Started at 2022-02-09 18:32:07.924777


## Download and read in raw data

You can skip this step if you want to use a preprocessed data file.

In [6]:
helpers.download_data()

Downloading the raw and preprocessed data into ../data/data.zip.
Downloading data directory.
Downloading 1-g0zbKFAXz7zKZc0Dnh74uDBpZCv4YqU into ../data/data.zip... 
3.6 GiB iB                                                                                                                                                                            Done.
Unzipping...Done.
Data was downloaded.


In [9]:
train_samples = pd.read_parquet('../data/data/raw/train_values.parquet')
train_labels = pd.read_parquet('../data/data/raw/train_labels.parquet')

In [10]:
train_samples_converted, y_train = convert_string_lists_to_lists(train_samples, train_labels, "values", "type")

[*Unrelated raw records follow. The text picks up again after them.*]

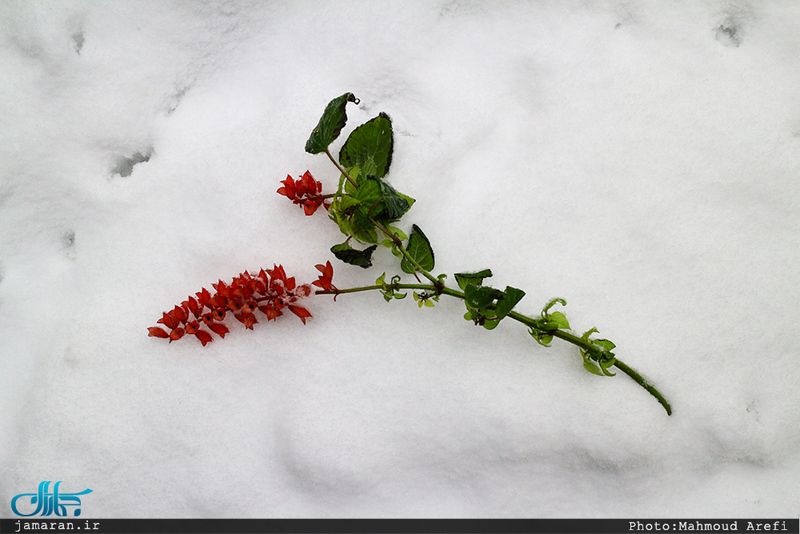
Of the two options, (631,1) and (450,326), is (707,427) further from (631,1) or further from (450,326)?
(631,1)

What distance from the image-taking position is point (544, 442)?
1015 millimetres

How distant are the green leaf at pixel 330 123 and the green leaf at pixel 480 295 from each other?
351 millimetres

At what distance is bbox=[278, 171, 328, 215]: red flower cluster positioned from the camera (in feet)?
3.28

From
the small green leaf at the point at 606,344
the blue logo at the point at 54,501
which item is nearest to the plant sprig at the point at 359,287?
the small green leaf at the point at 606,344

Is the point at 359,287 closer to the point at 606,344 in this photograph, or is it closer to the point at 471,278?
the point at 471,278

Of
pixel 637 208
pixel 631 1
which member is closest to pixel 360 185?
pixel 637 208

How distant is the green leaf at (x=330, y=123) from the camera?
2.92ft

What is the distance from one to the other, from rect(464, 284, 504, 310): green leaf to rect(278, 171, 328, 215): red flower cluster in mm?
332

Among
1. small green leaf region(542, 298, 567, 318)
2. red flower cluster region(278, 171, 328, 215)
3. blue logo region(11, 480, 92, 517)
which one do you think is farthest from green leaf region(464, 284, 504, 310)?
blue logo region(11, 480, 92, 517)

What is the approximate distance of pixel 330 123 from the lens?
90 centimetres

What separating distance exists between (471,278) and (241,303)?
16.8 inches

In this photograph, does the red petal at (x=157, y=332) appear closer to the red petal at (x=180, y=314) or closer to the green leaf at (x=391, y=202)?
the red petal at (x=180, y=314)

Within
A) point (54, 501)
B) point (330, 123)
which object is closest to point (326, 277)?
point (330, 123)

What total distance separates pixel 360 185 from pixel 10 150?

100%|██████████| 412059/412059 [00:57<00:00, 7108.44it/s] 


## Train Doc2Vec

In [11]:
initialise_nltk()

Initialised NLTK, process took 0:00:00.343083 seconds.


[nltk_data] Downloading package punkt to /Users/madelon/nltk_data...
[nltk_data]   Package punkt is already up-to-date!
[nltk_data] Downloading package stopwords to
[nltk_data]     /Users/madelon/nltk_data...
[nltk_data]   Unzipping corpora/stopwords.zip.


In [12]:
samples = train_samples_converted.dropna()
print(f'Samples: {type(samples)}, length={len(samples)}')

labels = train_labels.values.flatten()
print(f'Labels:  {type(labels)}, length={len(labels)}')

Samples: <class 'pandas.core.series.Series'>, length=412059
Labels:  <class 'numpy.ndarray'>, length=412059


In [13]:
start = datetime.now()

print('Tagging columns')
cols = tagcol_paragraph_embeddings_features(samples, labels)

print(f'Tagged Columns Doc2Vec Model, process took {datetime.now() - start} seconds.')

Tagging columns
Tagged Columns Doc2Vec Model, process took 0:03:44.321182 seconds.


In [14]:
start = datetime.now()

vec_dim = 400
print(f'Training Doc2Vec model in {vec_dim} dimensions')

train_paragraph_embeddings_features(cols, vec_dim)

print(f'Trained Doc2Vec Model, {vec_dim} dim, process took {datetime.now() - start} seconds.')

Training Doc2Vec model in 400 dimensions
Trained Doc2Vec Model, 400 dim, process took 0:22:22.303905 seconds.


In [15]:
print(f'Finished at {datetime.now()}')

Finished at 2022-02-09 19:38:41.865764